I servizi AIaaS possono ridurre le differenze fra grandi aziende e PMI

L’adozione dell’intelligenza artificiale sta viaggiando su due binari distinti e distanti: da un lato le grandi aziende che investono molto, dall’altro le PMI che faticano a trovare i fondi per farlo. L’AI come servizio cloud (AI as a Service, AIaaS) potrebbe invece fare da forza democratizzante. Facendo diventare l’intelligenza artificiale una risorsa per tutti.

AI come servizio cloud (AIaaS), per trasformare l’intelligenza artificiale in una risorsa per tutti

Secondo quanto riporta IBM, l’adozione dell’intelligenza artificiale nel 2022 cresce del 4%, arrivando a un 35% globale. Ma le differenze fra business all’interno di questa media sono enormi.
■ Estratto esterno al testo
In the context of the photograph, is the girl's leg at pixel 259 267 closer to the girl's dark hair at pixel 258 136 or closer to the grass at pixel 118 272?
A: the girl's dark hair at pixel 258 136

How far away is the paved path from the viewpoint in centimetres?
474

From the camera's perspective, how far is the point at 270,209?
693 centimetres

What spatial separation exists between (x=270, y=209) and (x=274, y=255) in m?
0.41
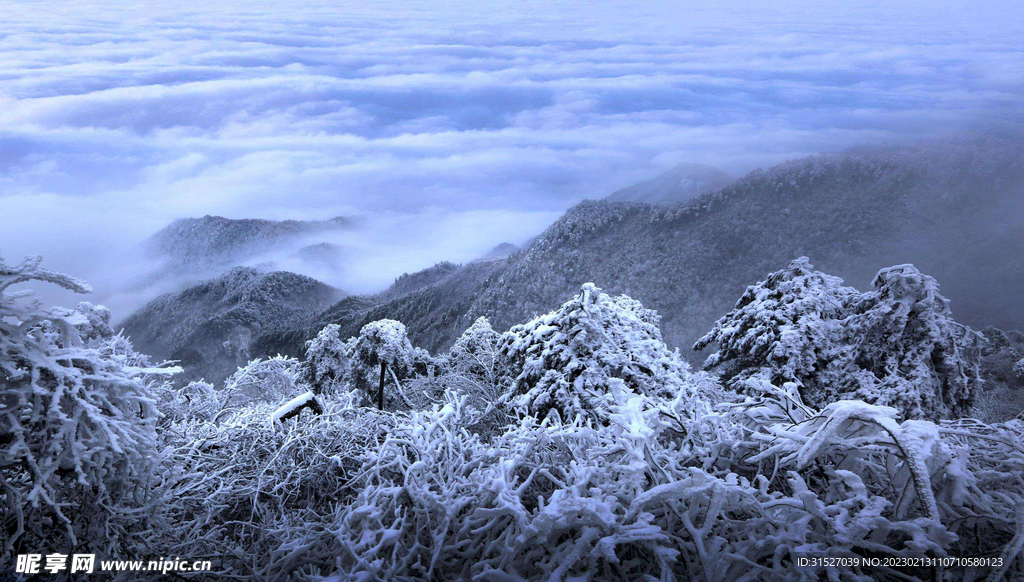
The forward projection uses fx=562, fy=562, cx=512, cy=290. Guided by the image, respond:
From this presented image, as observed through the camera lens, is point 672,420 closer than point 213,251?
Yes

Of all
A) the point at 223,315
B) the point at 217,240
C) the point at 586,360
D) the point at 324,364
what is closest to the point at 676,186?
the point at 223,315

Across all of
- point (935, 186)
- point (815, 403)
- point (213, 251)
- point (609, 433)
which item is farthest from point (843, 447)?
point (213, 251)

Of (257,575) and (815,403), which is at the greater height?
(257,575)

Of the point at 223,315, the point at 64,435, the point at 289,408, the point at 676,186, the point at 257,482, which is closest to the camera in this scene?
the point at 64,435

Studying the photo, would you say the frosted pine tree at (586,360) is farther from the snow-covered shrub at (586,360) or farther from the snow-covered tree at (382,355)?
the snow-covered tree at (382,355)

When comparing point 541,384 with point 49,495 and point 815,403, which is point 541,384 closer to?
point 49,495

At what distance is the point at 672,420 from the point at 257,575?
214cm

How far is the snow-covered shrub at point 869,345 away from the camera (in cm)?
891

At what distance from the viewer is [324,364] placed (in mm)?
16906

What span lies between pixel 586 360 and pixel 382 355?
375 inches

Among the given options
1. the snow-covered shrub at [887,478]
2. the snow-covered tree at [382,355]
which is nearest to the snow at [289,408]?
the snow-covered shrub at [887,478]

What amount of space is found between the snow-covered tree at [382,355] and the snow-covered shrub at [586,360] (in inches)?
318

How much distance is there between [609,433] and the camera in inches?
116

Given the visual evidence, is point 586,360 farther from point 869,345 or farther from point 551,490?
point 869,345
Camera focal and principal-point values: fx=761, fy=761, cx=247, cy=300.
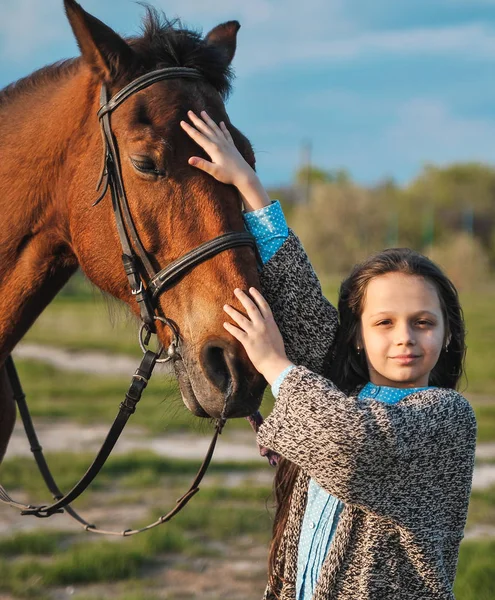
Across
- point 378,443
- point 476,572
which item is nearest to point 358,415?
point 378,443

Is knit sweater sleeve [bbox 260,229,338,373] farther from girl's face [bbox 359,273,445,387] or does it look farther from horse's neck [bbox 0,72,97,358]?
horse's neck [bbox 0,72,97,358]

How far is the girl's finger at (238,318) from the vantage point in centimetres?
203

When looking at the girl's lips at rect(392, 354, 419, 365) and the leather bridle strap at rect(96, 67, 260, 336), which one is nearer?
the girl's lips at rect(392, 354, 419, 365)

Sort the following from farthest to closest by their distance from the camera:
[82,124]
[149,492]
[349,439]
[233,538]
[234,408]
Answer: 1. [149,492]
2. [233,538]
3. [82,124]
4. [234,408]
5. [349,439]

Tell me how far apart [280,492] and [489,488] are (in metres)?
4.07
Le grandi aziende possono sviluppare e utilizzare l’AI come parte del proprio business. Mentre le aziende più piccole hanno maggior probabilità di non cercare di puntare sull’AI, per problemi di costi e scalabilità.
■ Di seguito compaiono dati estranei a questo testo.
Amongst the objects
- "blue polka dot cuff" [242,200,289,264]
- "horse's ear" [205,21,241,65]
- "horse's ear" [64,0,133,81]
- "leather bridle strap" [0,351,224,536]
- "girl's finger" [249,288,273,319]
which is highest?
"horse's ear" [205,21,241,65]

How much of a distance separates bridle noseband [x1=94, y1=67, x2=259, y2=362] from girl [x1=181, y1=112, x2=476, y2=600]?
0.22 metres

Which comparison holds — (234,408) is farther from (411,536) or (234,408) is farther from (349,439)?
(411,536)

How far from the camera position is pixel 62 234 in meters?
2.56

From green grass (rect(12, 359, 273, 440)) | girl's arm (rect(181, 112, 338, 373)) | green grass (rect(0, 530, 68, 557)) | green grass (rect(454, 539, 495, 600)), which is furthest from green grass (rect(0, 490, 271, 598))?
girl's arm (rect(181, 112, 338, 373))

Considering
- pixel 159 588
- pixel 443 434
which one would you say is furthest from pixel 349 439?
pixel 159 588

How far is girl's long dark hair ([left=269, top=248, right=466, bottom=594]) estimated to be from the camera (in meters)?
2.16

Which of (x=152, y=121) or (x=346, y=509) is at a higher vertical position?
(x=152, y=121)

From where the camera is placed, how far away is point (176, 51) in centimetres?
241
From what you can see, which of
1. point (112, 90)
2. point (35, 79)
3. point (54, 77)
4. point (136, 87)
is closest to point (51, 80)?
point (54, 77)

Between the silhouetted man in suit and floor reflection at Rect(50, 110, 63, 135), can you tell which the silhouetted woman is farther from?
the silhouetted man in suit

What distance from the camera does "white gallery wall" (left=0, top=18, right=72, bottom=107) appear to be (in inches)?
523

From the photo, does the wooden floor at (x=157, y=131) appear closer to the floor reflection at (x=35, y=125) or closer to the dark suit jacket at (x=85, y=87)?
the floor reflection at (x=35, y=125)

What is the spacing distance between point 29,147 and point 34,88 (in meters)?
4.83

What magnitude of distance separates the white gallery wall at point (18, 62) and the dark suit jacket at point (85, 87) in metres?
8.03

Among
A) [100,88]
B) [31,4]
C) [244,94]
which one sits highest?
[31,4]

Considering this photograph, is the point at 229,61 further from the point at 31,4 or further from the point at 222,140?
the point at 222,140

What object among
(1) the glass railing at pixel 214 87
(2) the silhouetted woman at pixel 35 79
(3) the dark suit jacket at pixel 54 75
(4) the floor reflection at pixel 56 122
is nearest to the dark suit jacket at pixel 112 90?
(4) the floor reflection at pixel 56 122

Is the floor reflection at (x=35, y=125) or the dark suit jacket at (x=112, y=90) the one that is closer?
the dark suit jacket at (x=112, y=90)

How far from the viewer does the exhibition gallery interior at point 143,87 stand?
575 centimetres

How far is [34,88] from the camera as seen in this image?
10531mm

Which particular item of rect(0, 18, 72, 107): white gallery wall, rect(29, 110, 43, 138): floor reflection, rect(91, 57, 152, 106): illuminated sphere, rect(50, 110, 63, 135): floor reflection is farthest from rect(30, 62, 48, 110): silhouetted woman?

Al momento l’AI è un investimento ancora rischioso e troppo oneroso per la maggior parte delle PMI. I progetti di solito durano mesi prima di maturare e questo periodo di gestazione porta spese difficili da sostenere per le aziende più piccole.

Una soluzione a questo problema potrebbe rappresentarla l’AIaaS, l’AI as a Service. Un mercato nato per fare fronte alla crescere richiesta di intelligenza artificiale, resa sfruttabile con un servizio cloud facilmente applicabile a diverse operazioni aziendali.

Un mercato in rapida crescita

Secondo quando riporta NASCCOM, entro il 2025 il mercato globale dell’AIaaS potrebbe valere 41 miliardi di dollari, circa cinque volte il totale del mercato attuale. Soprattutto perché i grandi provider cloud come IBM, SAP SE, Google, AWS, Salesforce, Intel e Baidu possono offrire questi servizi come parte della propria offerta cloud. Ma ci sono anche diverse startup che offrono servizi di questo tipo.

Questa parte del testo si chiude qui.